Текст книги "Дорога Токайдо"


Автор книги: Лючия Робсон Сен-Клер



сообщить о нарушении

Текущая страница: 25 (всего у книги 45 страниц)

ГЛАВА 41
Заостри двойное зрение

То, что глава театра оказался старым знакомым Кошечки, заставило ее изменить свои намерения. С Ситисабуро она должна увидеться наедине. Чтобы добиться такого свидания, надо одеться получше. Низко надвинув бамбуковую шляпу и держа посох в руке, Кошечка повела Касанэ в лавку торговца поношенной одеждой, стоявшую как раз поблизости от ворот храма.

Беглянки сняли сандалии, раздвинули синие короткие занавески и шагнули с улицы на покрытый татами пол-помост лавки. Хозяин и приказчики весело приветствовали уважаемых покупательниц. Один из приказчиков принялся готовить путницам чай. Кошечка закурила трубку. Другой служащий раздул веером угли в фарфоровой жаровне, чтобы согреть прохладное помещение: фасад лавки был открыт.

– Я не достойна такой доброты, младший брат, – робко прошептала Касанэ.

– Достойна! – Кошечка показала рукой на ворох женских одежд: – Выбирай из этого что хочешь.

Потом Кошечка осмотрела мужские наряды. Все они были примерно одного размера, так что с этим проблемы не возникало. Но хозяину пришлось несколько раз посылать мальчиков на склад, прежде чем Кошечка сделала выбор.

Касанэ не привыкла, чтобы ее обслуживали другие люди. Слезы блестели в глазах дочери рыбака, когда она шепнула Кошечке:

– Я никогда ничего не покупала для себя.

Кошечка поняла чувства подружки.
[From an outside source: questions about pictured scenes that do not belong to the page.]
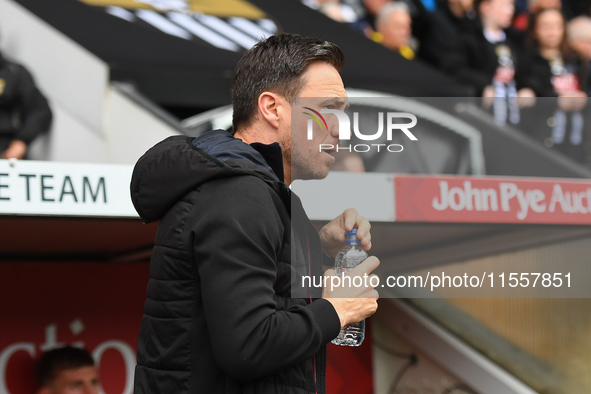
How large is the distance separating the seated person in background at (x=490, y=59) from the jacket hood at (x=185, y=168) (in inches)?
156

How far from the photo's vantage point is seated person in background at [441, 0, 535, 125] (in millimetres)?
5195

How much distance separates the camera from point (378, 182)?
6.45 feet

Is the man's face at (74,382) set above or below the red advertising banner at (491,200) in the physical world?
below

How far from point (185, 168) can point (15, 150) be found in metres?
2.49

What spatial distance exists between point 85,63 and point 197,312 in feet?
9.28

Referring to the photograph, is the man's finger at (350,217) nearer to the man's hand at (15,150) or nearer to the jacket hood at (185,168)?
the jacket hood at (185,168)

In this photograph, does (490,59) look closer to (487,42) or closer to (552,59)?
(487,42)

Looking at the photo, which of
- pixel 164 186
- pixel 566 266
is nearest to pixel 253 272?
pixel 164 186

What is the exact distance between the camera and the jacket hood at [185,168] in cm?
120

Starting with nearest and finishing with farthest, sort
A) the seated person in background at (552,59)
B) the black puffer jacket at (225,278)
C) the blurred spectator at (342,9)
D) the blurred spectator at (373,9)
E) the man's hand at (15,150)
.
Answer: the black puffer jacket at (225,278), the man's hand at (15,150), the seated person in background at (552,59), the blurred spectator at (342,9), the blurred spectator at (373,9)

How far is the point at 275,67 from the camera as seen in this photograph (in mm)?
1360

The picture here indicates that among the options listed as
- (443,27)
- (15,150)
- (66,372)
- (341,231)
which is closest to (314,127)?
(341,231)

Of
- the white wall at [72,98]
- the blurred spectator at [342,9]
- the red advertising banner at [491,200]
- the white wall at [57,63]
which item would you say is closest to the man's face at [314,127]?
the red advertising banner at [491,200]

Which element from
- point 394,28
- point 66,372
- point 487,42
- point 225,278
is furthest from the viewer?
point 487,42
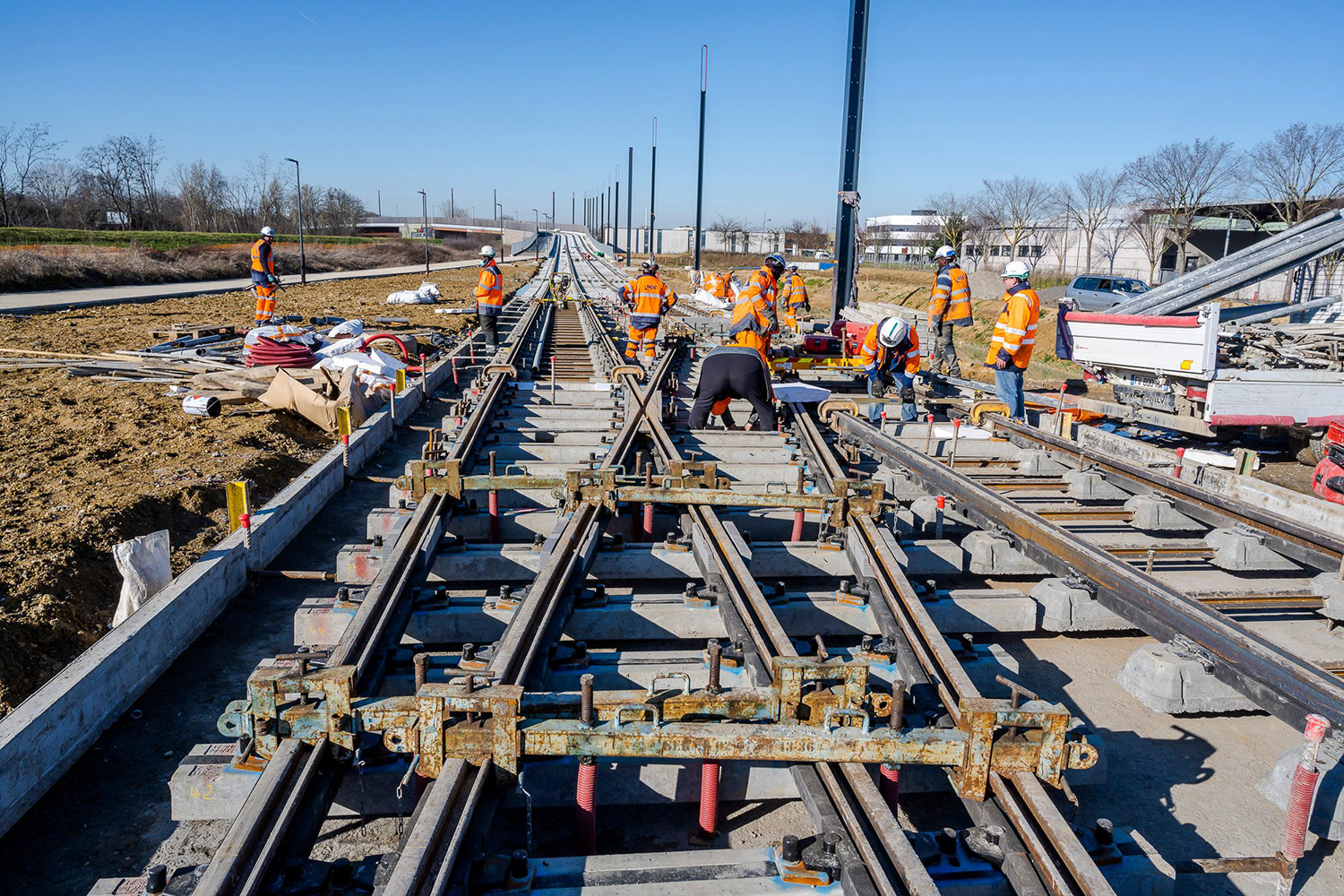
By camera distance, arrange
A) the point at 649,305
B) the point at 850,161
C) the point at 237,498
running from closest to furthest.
Answer: 1. the point at 237,498
2. the point at 649,305
3. the point at 850,161

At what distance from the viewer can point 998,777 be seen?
2.81 meters

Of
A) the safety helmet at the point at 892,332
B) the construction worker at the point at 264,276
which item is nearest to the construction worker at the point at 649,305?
the safety helmet at the point at 892,332

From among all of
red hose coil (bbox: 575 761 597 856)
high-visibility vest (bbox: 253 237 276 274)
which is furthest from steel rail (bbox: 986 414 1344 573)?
high-visibility vest (bbox: 253 237 276 274)

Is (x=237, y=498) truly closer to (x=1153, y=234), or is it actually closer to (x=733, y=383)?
(x=733, y=383)

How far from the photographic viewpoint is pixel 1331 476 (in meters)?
7.50

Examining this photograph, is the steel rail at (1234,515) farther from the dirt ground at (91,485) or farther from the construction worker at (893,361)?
the dirt ground at (91,485)

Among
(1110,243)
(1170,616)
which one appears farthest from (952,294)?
(1110,243)

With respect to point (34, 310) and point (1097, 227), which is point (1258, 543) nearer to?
point (34, 310)

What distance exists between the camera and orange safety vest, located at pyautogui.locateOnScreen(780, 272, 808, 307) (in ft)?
44.1

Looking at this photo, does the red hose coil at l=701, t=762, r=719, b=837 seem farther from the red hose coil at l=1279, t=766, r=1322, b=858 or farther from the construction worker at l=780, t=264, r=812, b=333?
the construction worker at l=780, t=264, r=812, b=333

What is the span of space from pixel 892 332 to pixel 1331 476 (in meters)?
4.15

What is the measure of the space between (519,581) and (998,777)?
308 centimetres

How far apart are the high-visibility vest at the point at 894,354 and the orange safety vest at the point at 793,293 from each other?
11.0 feet

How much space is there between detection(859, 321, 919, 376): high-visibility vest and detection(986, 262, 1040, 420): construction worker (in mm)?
852
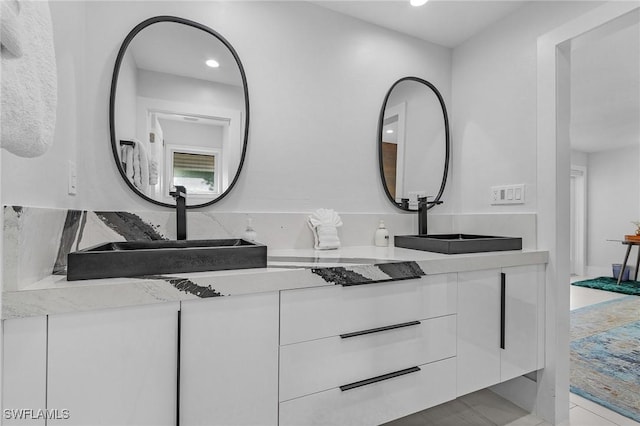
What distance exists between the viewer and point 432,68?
227 centimetres

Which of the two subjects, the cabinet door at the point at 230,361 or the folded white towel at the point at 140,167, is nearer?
the cabinet door at the point at 230,361

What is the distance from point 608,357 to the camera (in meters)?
2.36

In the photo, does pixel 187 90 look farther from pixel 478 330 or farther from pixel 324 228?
pixel 478 330

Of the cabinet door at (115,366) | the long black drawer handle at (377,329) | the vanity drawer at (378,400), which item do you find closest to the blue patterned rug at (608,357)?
the vanity drawer at (378,400)

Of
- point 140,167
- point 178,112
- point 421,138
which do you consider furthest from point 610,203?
point 140,167

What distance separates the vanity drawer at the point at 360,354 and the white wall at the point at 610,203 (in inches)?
266

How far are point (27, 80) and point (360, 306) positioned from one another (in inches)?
43.9

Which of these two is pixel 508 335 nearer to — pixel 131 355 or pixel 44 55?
pixel 131 355

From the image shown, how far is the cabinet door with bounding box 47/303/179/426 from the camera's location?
33.4 inches

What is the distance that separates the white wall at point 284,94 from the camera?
54.8 inches

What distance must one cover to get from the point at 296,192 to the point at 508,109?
4.61 ft

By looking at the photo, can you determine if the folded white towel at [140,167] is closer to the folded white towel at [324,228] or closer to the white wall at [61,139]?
the white wall at [61,139]

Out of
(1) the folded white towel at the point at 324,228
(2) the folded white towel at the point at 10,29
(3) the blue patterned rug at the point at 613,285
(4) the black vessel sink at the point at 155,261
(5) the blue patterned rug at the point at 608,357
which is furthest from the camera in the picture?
(3) the blue patterned rug at the point at 613,285

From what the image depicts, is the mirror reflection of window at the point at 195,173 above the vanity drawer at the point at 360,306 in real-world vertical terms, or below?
above
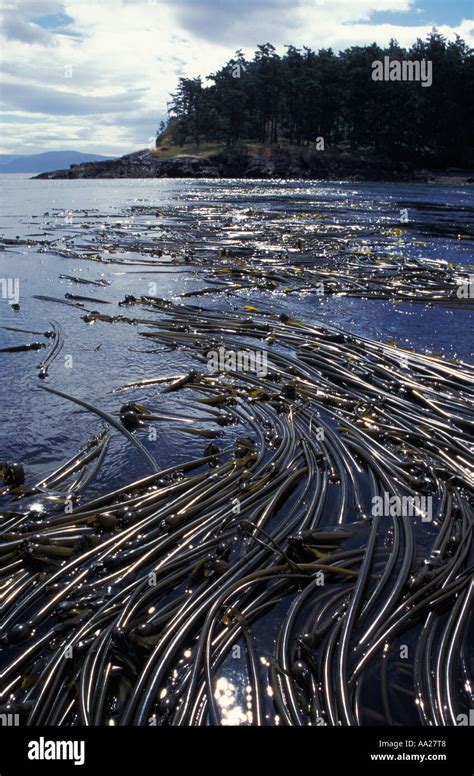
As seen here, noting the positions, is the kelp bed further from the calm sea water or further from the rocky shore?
the rocky shore

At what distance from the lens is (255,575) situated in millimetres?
3580

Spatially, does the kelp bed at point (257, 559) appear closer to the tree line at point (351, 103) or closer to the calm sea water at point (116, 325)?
the calm sea water at point (116, 325)

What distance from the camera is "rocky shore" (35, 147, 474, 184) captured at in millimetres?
68875

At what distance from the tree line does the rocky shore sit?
19.2ft

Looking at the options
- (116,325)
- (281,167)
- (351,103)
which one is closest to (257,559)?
(116,325)

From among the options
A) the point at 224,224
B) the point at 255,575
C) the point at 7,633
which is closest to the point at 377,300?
the point at 255,575

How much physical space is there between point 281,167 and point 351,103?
17.3 m

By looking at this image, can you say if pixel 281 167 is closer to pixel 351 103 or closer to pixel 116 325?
pixel 351 103

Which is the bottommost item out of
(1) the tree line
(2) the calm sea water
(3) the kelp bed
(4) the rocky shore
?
(3) the kelp bed

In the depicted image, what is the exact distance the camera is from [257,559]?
375cm

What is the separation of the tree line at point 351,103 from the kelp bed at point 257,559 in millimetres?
79806

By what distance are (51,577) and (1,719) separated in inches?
39.6

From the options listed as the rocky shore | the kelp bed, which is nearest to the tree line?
the rocky shore

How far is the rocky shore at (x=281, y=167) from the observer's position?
2712 inches
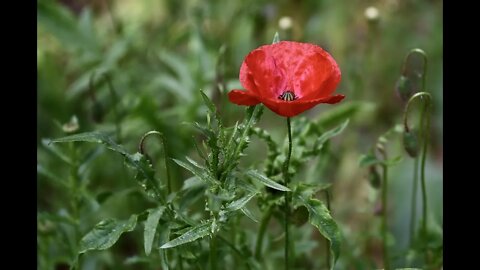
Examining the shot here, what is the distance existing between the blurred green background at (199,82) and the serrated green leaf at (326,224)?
396 millimetres

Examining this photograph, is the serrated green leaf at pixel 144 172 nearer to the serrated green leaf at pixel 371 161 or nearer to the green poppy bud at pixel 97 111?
the serrated green leaf at pixel 371 161

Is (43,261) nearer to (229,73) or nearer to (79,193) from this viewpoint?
(79,193)

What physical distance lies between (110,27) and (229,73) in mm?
812

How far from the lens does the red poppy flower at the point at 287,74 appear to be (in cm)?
108

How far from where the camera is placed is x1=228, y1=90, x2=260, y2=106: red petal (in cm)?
103

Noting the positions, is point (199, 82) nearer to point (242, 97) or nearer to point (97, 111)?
point (97, 111)

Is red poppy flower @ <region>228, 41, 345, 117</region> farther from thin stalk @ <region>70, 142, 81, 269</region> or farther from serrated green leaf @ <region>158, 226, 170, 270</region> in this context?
thin stalk @ <region>70, 142, 81, 269</region>

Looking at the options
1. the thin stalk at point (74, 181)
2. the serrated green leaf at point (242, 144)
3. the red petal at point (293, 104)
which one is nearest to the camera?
the red petal at point (293, 104)

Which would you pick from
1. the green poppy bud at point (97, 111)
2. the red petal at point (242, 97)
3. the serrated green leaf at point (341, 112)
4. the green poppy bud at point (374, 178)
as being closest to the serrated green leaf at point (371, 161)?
the green poppy bud at point (374, 178)

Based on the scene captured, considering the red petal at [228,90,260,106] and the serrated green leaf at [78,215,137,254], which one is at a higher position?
the red petal at [228,90,260,106]

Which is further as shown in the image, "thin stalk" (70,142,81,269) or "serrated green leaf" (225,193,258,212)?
"thin stalk" (70,142,81,269)

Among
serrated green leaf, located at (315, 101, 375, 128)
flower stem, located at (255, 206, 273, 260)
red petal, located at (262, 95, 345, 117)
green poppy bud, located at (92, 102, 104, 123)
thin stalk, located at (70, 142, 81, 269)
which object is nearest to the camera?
red petal, located at (262, 95, 345, 117)

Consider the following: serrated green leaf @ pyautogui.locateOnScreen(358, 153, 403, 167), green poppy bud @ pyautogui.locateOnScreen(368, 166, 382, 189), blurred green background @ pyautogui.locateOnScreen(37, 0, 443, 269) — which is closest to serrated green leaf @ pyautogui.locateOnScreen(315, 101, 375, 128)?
blurred green background @ pyautogui.locateOnScreen(37, 0, 443, 269)
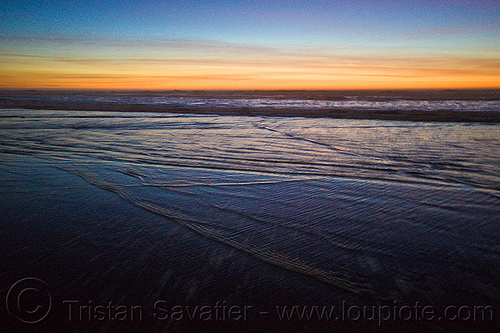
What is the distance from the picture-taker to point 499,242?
3297mm

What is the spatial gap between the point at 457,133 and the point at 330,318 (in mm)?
11605

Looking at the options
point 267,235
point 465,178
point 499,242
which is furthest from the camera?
point 465,178

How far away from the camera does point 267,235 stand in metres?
3.53

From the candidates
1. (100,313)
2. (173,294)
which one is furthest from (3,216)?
(173,294)

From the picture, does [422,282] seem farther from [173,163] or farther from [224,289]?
[173,163]

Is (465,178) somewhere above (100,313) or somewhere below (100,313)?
above

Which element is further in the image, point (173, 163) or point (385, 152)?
point (385, 152)

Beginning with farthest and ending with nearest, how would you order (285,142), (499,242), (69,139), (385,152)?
(69,139) < (285,142) < (385,152) < (499,242)

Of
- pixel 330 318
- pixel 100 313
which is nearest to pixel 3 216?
pixel 100 313

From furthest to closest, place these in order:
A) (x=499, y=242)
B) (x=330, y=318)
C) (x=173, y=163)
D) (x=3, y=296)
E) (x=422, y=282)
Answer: (x=173, y=163), (x=499, y=242), (x=422, y=282), (x=3, y=296), (x=330, y=318)

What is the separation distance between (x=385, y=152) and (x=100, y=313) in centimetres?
760

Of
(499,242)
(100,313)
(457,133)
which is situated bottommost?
(100,313)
Огромное разнообразие поношенных крестьянских тряпок казалось Касанэ невероятной роскошью.

Чтобы сэкономить деньги, Кошечка поначалу хотела взять в лавке одежду только до следующего утра и вернуть ее после того, как она встретится с Ситисабуро, а Касанэ, хотя бы ненадолго, ослепит своего молодого человека. Но она изменила решение, когда увидела, каким нежным светом засияло лицо Касанэ при взгляде на жалкие товары торговца обносками. Кошечка попросила жену хозяина унести прокатные вещи и принести одежду получше, предназначенную для продажи. Материя этих костюмов слегка выцвела и воротники немного истерлись, но заплат, слава Амиде, на них не было.

За «капельки» Стрекозы Кошечка купила своей верной служанке и подружке темно-синие крестьянские штаны, серые обмотки, черные таби и подбитую ватой верхнюю куртку из темно-синей хлопчатобумажной ткани с рисунком в виде больших белых хризантем. Мысленно прикинув стоимость этих одежд и присовокупив к ней прокатную плату за свой наряд, Кошечка добавила к облачению Касанэ пояс в оранжевую и желтую клетку.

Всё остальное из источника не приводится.